Fig. 6. Acquired US images showing the gallbladder of each subject.
Gallbladder coverage
The score of the gallbladder coverage was 1.23 ± 0.99 when PC and VS were not applied, 1.68 ± 1.07 when PC was applied and VS was not applied, 1.47 ± 0.89 when PC was not applied and VS was applied, and 1.63 ± 1.05 when both PC and VS were applied. There was a significant difference between the condition in which PC and VS were not applied, and the conditions in which only PC was applied and both PC and VS were applied (p < 0.01). Focusing on the results per subject, the scores for No. 1 and 2 were relatively high, while the score for No. 3, who had the relatively high BMI, was notably low.
Discussion
When the posture control was applied, the detection rate of the gallbladder improved. One possible explanation is related to the geometry of the body surface near the subcostal region. In individuals with a standard body type, the height of the abdomen is often lower than the height of the chest in the supine position (see Fig. 4), meaning the body surface may slope downward from the chest toward the abdomen. Under such conditions, placing the US probe perpendicular to the body surface may naturally orient it in a direction that “looks up” toward the underside of the rib. Since the gallbladder is often located beneath or partially obscured by the rib cage, this orientation could contribute to improved visualization. In contrast, in individuals with higher BMI, the slope of the body surface may differ from that of the standard body type. As a result, posture control based on the local surface normal could rotate the probe in a direction that does not favor gallbladder visualization.
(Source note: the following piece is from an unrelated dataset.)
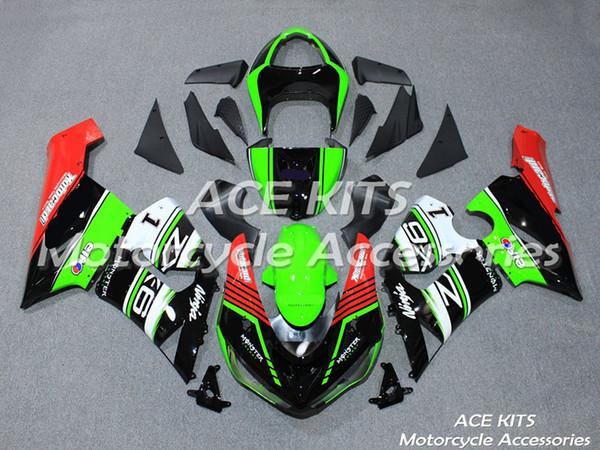 New Hot ABS Motorrad Fahrrad Verkleidungs-Kits 100% fit für Kawasaki Ninja ZX-6R 2005 2006 ZX-6R 05 06 Alle Arten von Farb NO.NN11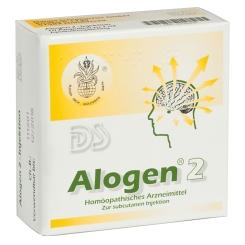 Alogen 2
This may help explain why the gallbladder was difficult to detect in the trials of subject No. 3, who had a relatively high BMI; however, we cannot conclude BMI as the sole cause, and additional anthropometric factors may also be involved. To accommodate a wide range of body types, it may be necessary to develop a method that adjusts the probe posture to “look up” toward the underside of the ribs—such as a gallbladder-centered visual servoing approach—rather than relying strictly on the local surface normal. Furthermore, although the contact force in our experiments was fixed at 5 N, patients with higher BMI may require greater force for adequate visualization; this is another factor that may have contributed to the observed variability.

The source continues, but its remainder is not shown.